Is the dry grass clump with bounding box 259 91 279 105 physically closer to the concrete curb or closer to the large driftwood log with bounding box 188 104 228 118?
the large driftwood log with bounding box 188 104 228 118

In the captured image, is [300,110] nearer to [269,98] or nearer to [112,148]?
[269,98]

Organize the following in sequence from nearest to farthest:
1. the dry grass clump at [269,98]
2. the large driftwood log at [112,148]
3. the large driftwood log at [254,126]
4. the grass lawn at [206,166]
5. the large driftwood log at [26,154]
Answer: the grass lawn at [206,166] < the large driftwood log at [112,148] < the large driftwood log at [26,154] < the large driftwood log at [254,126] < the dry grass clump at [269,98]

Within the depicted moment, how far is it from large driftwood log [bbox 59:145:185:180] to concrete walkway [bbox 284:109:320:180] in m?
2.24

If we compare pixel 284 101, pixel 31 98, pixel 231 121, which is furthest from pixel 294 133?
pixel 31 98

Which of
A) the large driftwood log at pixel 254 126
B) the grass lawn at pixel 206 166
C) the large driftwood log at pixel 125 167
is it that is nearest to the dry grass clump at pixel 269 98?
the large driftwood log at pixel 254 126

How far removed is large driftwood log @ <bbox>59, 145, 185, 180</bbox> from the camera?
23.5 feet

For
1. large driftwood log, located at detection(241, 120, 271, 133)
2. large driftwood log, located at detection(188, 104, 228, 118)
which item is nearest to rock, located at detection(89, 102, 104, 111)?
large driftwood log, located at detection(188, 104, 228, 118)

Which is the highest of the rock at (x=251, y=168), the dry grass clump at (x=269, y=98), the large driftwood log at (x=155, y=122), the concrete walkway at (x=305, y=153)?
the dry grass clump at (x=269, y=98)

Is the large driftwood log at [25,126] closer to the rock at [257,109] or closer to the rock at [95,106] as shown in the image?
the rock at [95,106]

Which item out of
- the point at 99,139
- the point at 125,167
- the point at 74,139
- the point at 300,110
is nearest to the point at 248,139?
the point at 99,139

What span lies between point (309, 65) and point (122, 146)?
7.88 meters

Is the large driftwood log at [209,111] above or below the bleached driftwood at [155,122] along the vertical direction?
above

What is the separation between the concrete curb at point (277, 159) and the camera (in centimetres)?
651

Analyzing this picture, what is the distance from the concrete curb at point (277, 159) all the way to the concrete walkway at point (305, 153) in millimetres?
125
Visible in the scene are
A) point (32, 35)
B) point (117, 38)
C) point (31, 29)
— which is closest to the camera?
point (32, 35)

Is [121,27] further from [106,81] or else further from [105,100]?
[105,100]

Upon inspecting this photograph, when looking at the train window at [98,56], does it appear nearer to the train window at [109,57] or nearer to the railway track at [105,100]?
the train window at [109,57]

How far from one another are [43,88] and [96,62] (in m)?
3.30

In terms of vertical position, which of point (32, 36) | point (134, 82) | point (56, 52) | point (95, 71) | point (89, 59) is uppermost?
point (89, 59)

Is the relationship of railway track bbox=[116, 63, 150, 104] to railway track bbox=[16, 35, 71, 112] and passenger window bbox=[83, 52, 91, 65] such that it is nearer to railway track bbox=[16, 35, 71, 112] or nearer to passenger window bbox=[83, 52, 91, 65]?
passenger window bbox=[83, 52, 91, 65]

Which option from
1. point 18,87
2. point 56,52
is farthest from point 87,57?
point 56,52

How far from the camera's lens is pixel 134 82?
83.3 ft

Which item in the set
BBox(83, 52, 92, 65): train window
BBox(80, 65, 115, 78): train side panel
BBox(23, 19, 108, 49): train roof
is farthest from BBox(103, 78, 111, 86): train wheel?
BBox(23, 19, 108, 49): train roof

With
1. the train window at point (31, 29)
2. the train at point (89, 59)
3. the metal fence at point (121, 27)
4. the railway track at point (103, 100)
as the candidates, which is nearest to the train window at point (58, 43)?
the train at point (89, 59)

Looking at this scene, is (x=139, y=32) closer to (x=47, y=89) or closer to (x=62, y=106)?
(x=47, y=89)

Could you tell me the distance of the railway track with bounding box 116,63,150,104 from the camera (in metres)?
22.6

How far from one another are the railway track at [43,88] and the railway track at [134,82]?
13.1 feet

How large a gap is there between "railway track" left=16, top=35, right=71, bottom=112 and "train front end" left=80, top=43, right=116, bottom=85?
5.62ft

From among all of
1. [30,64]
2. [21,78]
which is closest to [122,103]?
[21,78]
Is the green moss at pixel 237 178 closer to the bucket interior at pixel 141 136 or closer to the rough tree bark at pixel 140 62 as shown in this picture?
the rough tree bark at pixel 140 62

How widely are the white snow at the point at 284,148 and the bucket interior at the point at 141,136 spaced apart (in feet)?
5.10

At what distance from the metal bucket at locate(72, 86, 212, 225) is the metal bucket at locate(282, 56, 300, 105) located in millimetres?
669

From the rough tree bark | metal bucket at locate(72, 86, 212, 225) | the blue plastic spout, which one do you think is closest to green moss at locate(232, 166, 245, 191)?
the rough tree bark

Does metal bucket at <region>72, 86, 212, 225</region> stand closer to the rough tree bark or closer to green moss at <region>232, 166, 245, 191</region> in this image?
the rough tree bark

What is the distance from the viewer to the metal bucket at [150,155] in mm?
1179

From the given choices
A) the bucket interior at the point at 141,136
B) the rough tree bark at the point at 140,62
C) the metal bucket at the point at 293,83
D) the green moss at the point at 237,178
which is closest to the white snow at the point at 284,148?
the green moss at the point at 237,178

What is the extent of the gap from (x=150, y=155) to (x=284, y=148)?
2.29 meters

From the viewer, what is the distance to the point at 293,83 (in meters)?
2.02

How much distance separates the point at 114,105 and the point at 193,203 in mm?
--
#### Work instructions
Reproduce all of the material above word for word, line by line, without omitting or altering anything.

#### Answer below
Is the dry grass clump with bounding box 259 91 279 105 physically closer to the concrete curb or closer to the large driftwood log with bounding box 188 104 228 118?
the large driftwood log with bounding box 188 104 228 118

In the captured image, is [300,110] nearer to [269,98] or nearer to [112,148]?
[269,98]

Organize the following in sequence from nearest to farthest:
1. the dry grass clump at [269,98]
2. the large driftwood log at [112,148]
3. the large driftwood log at [254,126]
4. the grass lawn at [206,166]
5. the large driftwood log at [26,154]
Answer: the grass lawn at [206,166] < the large driftwood log at [112,148] < the large driftwood log at [26,154] < the large driftwood log at [254,126] < the dry grass clump at [269,98]

Within the depicted moment, how far is it from large driftwood log [bbox 59:145:185:180] to concrete walkway [bbox 284:109:320:180] in m?
2.24

If we compare pixel 284 101, pixel 31 98, pixel 231 121, which is furthest from pixel 294 133?
pixel 31 98

Which of
A) the large driftwood log at pixel 254 126
B) the grass lawn at pixel 206 166
C) the large driftwood log at pixel 125 167
is it that is nearest to the dry grass clump at pixel 269 98?
the large driftwood log at pixel 254 126

How far removed is large driftwood log @ <bbox>59, 145, 185, 180</bbox> from the camera?
23.5 feet

For
1. large driftwood log, located at detection(241, 120, 271, 133)
2. large driftwood log, located at detection(188, 104, 228, 118)
which item is nearest to rock, located at detection(89, 102, 104, 111)?
large driftwood log, located at detection(188, 104, 228, 118)

Which is the highest of the rock at (x=251, y=168), the dry grass clump at (x=269, y=98), the large driftwood log at (x=155, y=122), the concrete walkway at (x=305, y=153)?
the dry grass clump at (x=269, y=98)

Is the large driftwood log at [25,126] closer to the rock at [257,109] or closer to the rock at [95,106] as shown in the image?
the rock at [95,106]

Which item out of
- the point at 99,139
- the point at 125,167
- the point at 74,139
- the point at 300,110
is nearest to the point at 248,139?
the point at 99,139

What span lies between point (309, 65) and point (122, 146)?
7.88 meters

Is the large driftwood log at [209,111] above or below the bleached driftwood at [155,122] along the vertical direction?
above

What is the separation between the concrete curb at point (277, 159) and the camera (in centimetres)?
651

Analyzing this picture, what is the distance from the concrete curb at point (277, 159) all the way to the concrete walkway at point (305, 153) in millimetres?
125
Visible in the scene are
A) point (32, 35)
B) point (117, 38)
C) point (31, 29)
— which is closest to the camera?
point (32, 35)

Is [121,27] further from [106,81] or else further from [105,100]?
[105,100]

Upon inspecting this photograph, when looking at the train window at [98,56], does it appear nearer to the train window at [109,57] or nearer to the railway track at [105,100]?
the train window at [109,57]

How far from one another are [43,88] and [96,62] (in m)?
3.30

In terms of vertical position, which of point (32, 36) | point (134, 82) | point (56, 52) | point (95, 71) | point (89, 59) is uppermost?
point (89, 59)

Is the relationship of railway track bbox=[116, 63, 150, 104] to railway track bbox=[16, 35, 71, 112] and passenger window bbox=[83, 52, 91, 65] such that it is nearer to railway track bbox=[16, 35, 71, 112] or nearer to passenger window bbox=[83, 52, 91, 65]?
passenger window bbox=[83, 52, 91, 65]

Which option from
1. point 18,87
2. point 56,52
is farthest from point 87,57?
point 56,52

How far from the camera's lens is pixel 134 82?
83.3 ft

Which item in the set
BBox(83, 52, 92, 65): train window
BBox(80, 65, 115, 78): train side panel
BBox(23, 19, 108, 49): train roof
is farthest from BBox(103, 78, 111, 86): train wheel?
BBox(23, 19, 108, 49): train roof

With
1. the train window at point (31, 29)
2. the train at point (89, 59)
3. the metal fence at point (121, 27)
4. the railway track at point (103, 100)
as the candidates, which is nearest to the train window at point (58, 43)?
the train at point (89, 59)

Looking at this scene, is (x=139, y=32) closer to (x=47, y=89) or closer to (x=62, y=106)?
(x=47, y=89)

Could you tell me the distance of the railway track with bounding box 116,63,150,104 from the camera (in metres)?
22.6

How far from one another are the railway track at [43,88] and the railway track at [134,82]?
13.1 feet

How large a gap is there between "railway track" left=16, top=35, right=71, bottom=112 and "train front end" left=80, top=43, right=116, bottom=85?
5.62ft

From among all of
1. [30,64]
2. [21,78]
which is closest to [122,103]?
[21,78]
Is the green moss at pixel 237 178 closer to the bucket interior at pixel 141 136 or closer to the rough tree bark at pixel 140 62 as shown in this picture?
the rough tree bark at pixel 140 62

How widely are the white snow at the point at 284,148 and the bucket interior at the point at 141,136 spaced apart (in feet)?
5.10

At what distance from the metal bucket at locate(72, 86, 212, 225) is the metal bucket at locate(282, 56, 300, 105) located in millimetres?
669

From the rough tree bark | metal bucket at locate(72, 86, 212, 225) | the blue plastic spout, which one do you think is closest to green moss at locate(232, 166, 245, 191)?
the rough tree bark

Does metal bucket at <region>72, 86, 212, 225</region> stand closer to the rough tree bark or closer to green moss at <region>232, 166, 245, 191</region> in this image?
the rough tree bark

What is the distance from the viewer to the metal bucket at [150,155] in mm?
1179

From the given choices
A) the bucket interior at the point at 141,136
B) the rough tree bark at the point at 140,62
C) the metal bucket at the point at 293,83
D) the green moss at the point at 237,178
which is closest to the white snow at the point at 284,148?
the green moss at the point at 237,178

What is the extent of the gap from (x=150, y=155) to (x=284, y=148)?
2.29 meters

From the viewer, what is the distance to the point at 293,83 (in meters)?
2.02

How much distance separates the point at 114,105 and the point at 193,203 in mm?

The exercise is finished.